Both have the same goal:  to inject funds into Angola so it can balance its books while it implements the necessary structural reforms to make the economy more competitive.  The only difference is that each plan is specifically tailored to each country’s particular circumstances.  Some countries need reforms to their labour or energy markets (such as Portugal); others need to diversify their economy and make their tax system more efficient (such as Angola). In short,  the targets may differ, but the parameters and desired outcome remain the same.

Extended Fund Facilities (EFFs) are different from the stand-by accord Angola obtained in 2009. EFFs last longer and have a longer repayment period.   According to the IMF:  “When a country is facing serious disequilibrium in the balance of payments in the medium term because of structural weaknesses which need time to be addressed, the IMF is able to assist the adjustment process with an EFF.”

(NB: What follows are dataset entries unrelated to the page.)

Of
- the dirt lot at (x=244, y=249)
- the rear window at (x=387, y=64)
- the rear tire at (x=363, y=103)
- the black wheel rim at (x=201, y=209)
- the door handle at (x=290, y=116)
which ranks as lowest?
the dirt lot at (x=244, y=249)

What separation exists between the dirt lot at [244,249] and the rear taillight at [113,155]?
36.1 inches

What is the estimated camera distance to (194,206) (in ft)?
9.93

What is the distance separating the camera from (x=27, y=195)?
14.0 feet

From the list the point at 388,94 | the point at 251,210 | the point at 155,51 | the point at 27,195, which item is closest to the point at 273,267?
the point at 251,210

Only recently President José Eduardo dos Santos told the MPLA central committee meeting that he had dipped into Angola’s Sovereign Fund to meet the February payroll for the country’s civil servants. No matter how the Finance Ministry tries to spin it, this move shows that Angola has a serious cash flow problem and can no longer resolve its economic and financial problems alone but needs both time and external support to work towards solutions.

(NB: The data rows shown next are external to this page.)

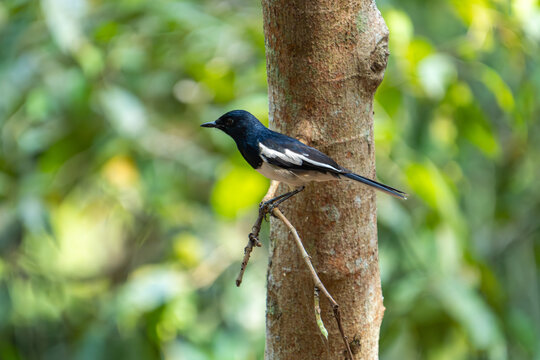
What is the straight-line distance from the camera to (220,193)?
7.51ft

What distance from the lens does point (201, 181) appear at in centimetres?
379

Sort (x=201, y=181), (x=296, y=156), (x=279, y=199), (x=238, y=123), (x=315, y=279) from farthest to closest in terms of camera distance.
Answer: (x=201, y=181) → (x=238, y=123) → (x=279, y=199) → (x=296, y=156) → (x=315, y=279)

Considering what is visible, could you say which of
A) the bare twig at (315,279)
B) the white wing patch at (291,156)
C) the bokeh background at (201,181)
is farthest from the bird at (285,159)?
the bokeh background at (201,181)

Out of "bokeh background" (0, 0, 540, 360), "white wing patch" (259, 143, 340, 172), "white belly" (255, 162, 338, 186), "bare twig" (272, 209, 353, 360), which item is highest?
"white wing patch" (259, 143, 340, 172)

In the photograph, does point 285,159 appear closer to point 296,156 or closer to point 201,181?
point 296,156

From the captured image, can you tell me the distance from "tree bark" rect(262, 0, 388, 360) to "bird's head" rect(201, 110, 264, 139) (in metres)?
0.18

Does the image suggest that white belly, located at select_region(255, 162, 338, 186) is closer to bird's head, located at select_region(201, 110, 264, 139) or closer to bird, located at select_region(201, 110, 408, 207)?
bird, located at select_region(201, 110, 408, 207)

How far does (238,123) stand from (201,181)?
7.00 ft

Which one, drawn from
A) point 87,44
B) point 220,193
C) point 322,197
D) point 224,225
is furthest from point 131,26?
point 322,197

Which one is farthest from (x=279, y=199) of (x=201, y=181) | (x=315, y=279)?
(x=201, y=181)

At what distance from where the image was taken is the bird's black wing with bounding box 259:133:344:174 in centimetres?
137

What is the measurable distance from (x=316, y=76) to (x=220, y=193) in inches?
38.4

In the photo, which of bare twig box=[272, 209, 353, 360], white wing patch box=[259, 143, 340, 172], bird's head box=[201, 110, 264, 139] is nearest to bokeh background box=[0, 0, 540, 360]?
bird's head box=[201, 110, 264, 139]

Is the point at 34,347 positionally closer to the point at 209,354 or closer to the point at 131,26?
the point at 209,354
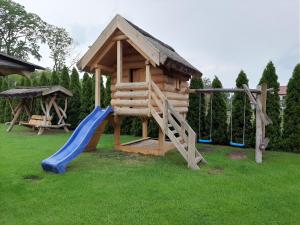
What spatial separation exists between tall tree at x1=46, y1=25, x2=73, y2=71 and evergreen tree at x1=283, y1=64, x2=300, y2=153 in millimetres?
35195

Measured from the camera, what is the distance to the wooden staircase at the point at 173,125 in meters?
5.82

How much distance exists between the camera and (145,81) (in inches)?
294

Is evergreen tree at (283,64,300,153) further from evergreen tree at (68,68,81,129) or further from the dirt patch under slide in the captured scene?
evergreen tree at (68,68,81,129)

Angola is cash-strapped, and it was exactly what happened in Portugal. It had insufficient funds to pay the following month’s salary bill, although the Prime Minister at the time, José Sócrates, strenuously denied the situation.

It’s also worth noting that the reason given for the economic crisis is the fall in oil prices.  It’s true that oil prices have plummeted but that isn’t the only reason behind the structural problems besetting the Angolan economy.  In the words of US financier Warren Buffet “only when the tide goes out, do you discover who’s been swimming naked.”

The dive in oil prices laid bare the real problem with the Angolan economy: a kleptocracy in which every one acts for their own self-interest.  Angola was relying on a relatively tight group of entrepreneurs dependent on political patronage to kickstart economic diversification.  It failed to create a true market economy, relying instead on a closed system without real competition, in which the main beneficiaries were the politicians themselves. It would be hard to find an economist who would recommend such a self-evidently unviable economic model.

Meanwhile Portuguese entrepreneurs have welcomed this approach to the IMF as though it were manna from heaven.  Their delight suggests that the imminent intervention of the IMF will ensure that they get paid what they’re owed by Angola and their investments will be safe after all.  Not so fast.  The IMF will impose conditions – forcing Angola to open up its markets.  A truly free market would see businesses offering real quality and fair prices replace these favoured partnerships.  Old alliances and triangular relationships will find it much harder to compete. It’s far too early yet to count chickens.

In any case, intervention by the IMF does not in itself solve the fundamental problem.  Will someone dare to allow real competition to  telecom Unitel?  Or allow anyone who isn’t Isabel dos Santos to invest in a privatised National Oil Company Sonangol?  Is anyone capable of taxing the capital invested outside Angola? Or to reform the State institutions to ensure that ghost civil servants who never set foot in the office are taken off the payroll?

Little wonder that the Finance Ministry is desperate to spread the message that all is well when the reality is far muddier.  Only root-and-branch reform can offer a lasting solution and the present Angolan government has shown time and again that it lacks both the desire and the capacity for real reform.